Command-Line Streaming MP3 Player

Use basic command-line tools to create your own streaming MP3 player.

When setting up Obsequeium (http://obsbox.sf.net) or Jinzora (http://jinzora.org) web jukeboxes [Hack #84] , I’ve found it helpful to set up a dedicated streaming player so I can listen to my net jukebox constantly while testing. Preferably the MP3 stream should never stop and, should something happen to the playback, it should pause for a moment and try the stream again. It may seem the mpg123/mpg321 command-line players are perfect for this task, but they have a habit of locking up and not exiting or retrying when something goes wrong with the stream. This makes them unsuitable for use as dedicated streaming players.

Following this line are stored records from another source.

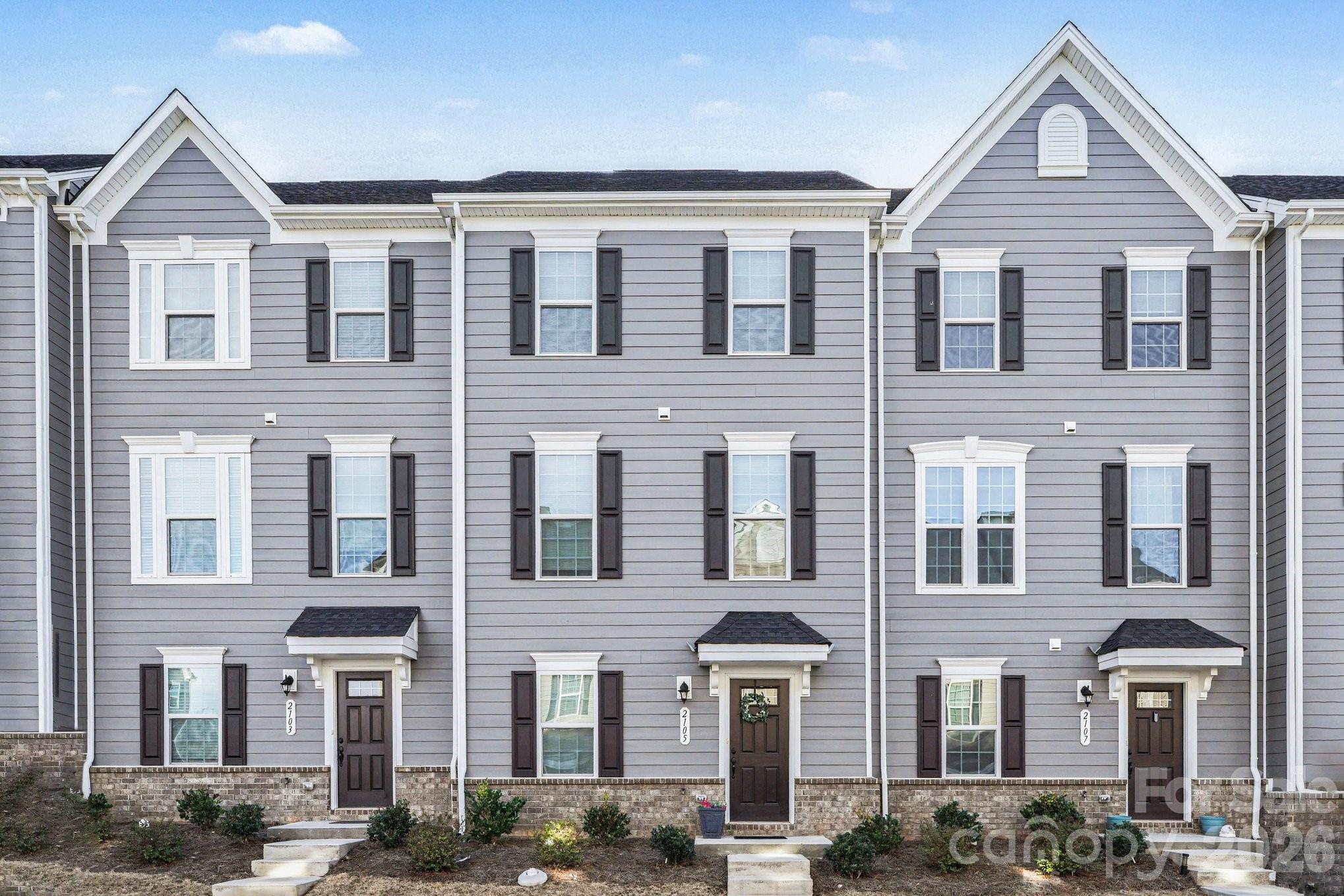 Stone Creek Townhomes - Residential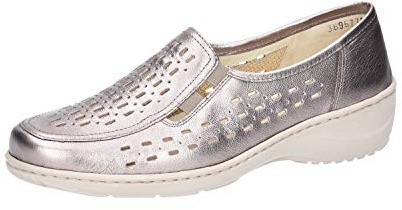 Waldläufer Damen Slipper Kya -K- 607503.125.090 Gold 655027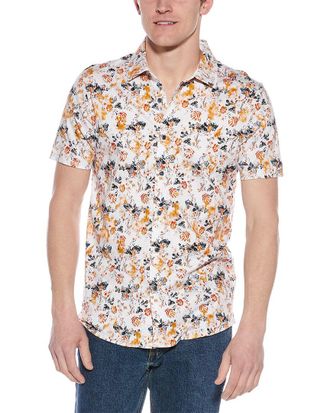 Raffi Floral Print Shirt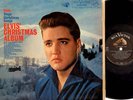 ELVIS PRESLEY Christmas Album LPM 1951 Army back LP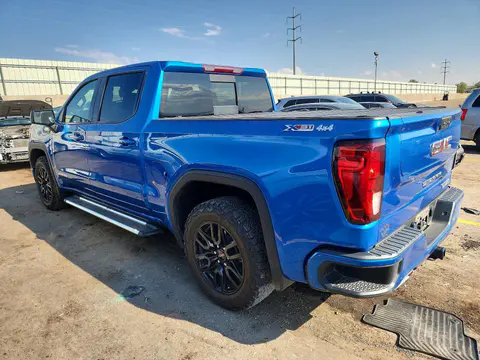 2024 GMC Sierra VIN 3GTUUCE88RG101138 фото 2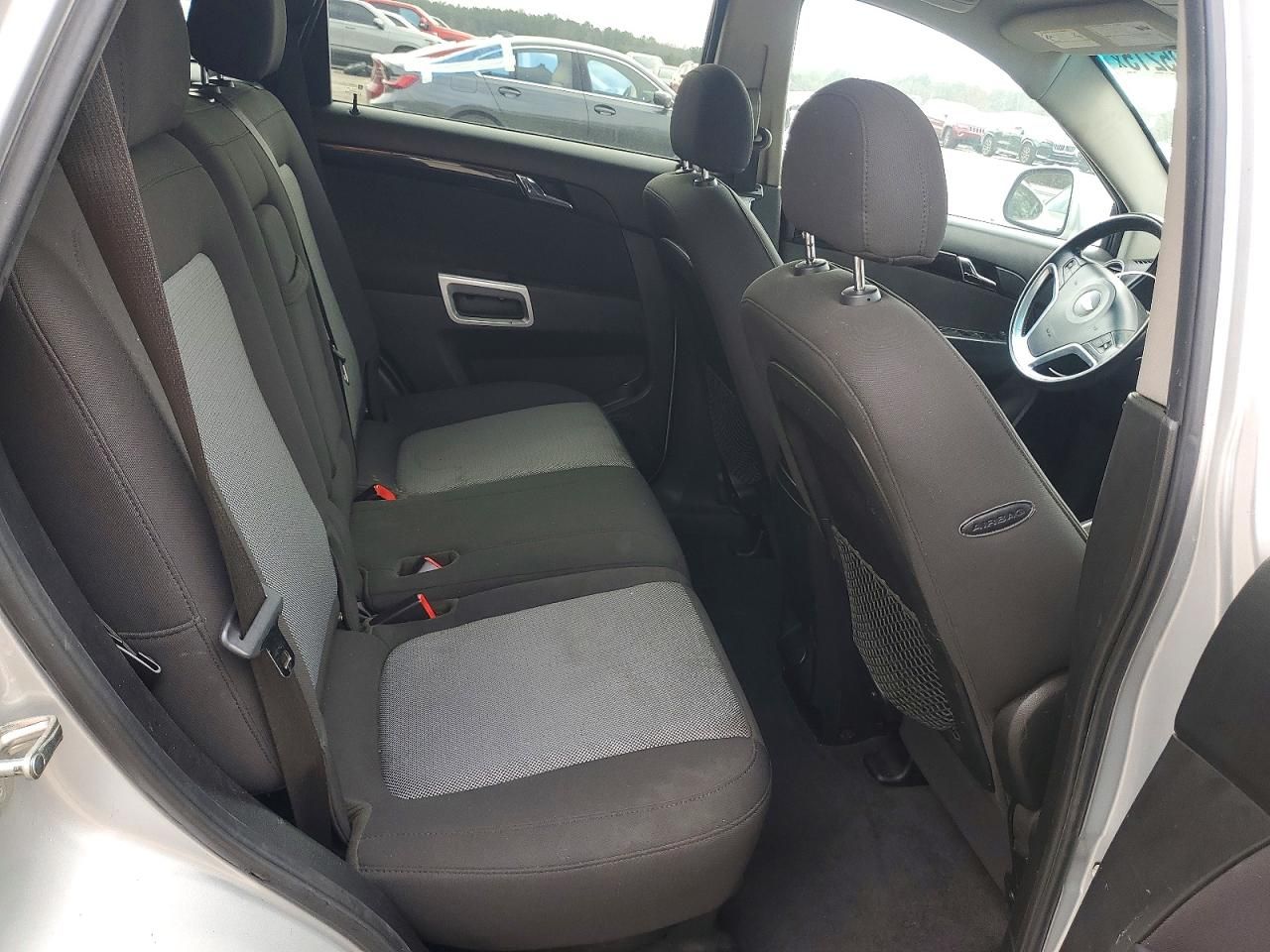 2013 Chevrolet Captiva lt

You can build a robust command-line streaming player with one command if you have madplay and wget installed. wget and madplay are both popular programs and should be prepackaged by your Linux distribution. Use your distribution’s software installation tool to install these programs. If for some reason you don’t have these tools prepackaged, download the tarballs from http://www.underbit.com/products/mad/ and http://www.gnu.org/software/wget/wget.html, compile, and install them according to the included installation instructions.

With wget and madplay installed, the following command will play the stream from http://example.com/mystream:

	$ wget–q–O– http://example.com/mystream | madplay -Q --no-tty-control-

wget reads the MP3 stream and quietly writes it to stdout which gets piped to madplay’ sstdin. From there, madplay decodes the stream and writes it to the default sound device. The–Q and–no-tty-control options tell madplay to play the music without any text output and places the process in the background so it won’t take over the terminal.

There is one more gotcha to overcome before our robust streaming MP3 player can run for days on end. MP3 streams that run for days have this nasty habit of dying right as you’re grooving to your favorite track. To prevent this from happening, call the streaming player in a simple shell script loop:

	#!/bin/sh
	while [ 1 ]
	do
		wget -q -O -http://example.com/mystream | madplay -Q --no-tty-control-
	sleep 5
	done

Should something happen with the stream and the player exits, it will pause for five seconds and then restart the stream again. The five-second pause prevents the player from pummeling your streaming server with connection requests in case something happens with the server.

Finally, to ensure the robustness of the command-line player, I recommend killing the player once a day at a slack time to restart the stream and make sure that it doesn’t die in the middle of your favorite track. Use cron to accomplish this by adding this line to your crontab (edit your crontab with crontab–e):

	0 4 * * * killall–9 madplay

This causes cron to kill madplay each day at 4 A.M. Pick a time when you expect the least number of people to listen, because listeners will need to sit through five seconds of silence.

That completes our hassle-free robust streaming MP3 player. This player configuration has played music for me for nearly two years without requiring human attention.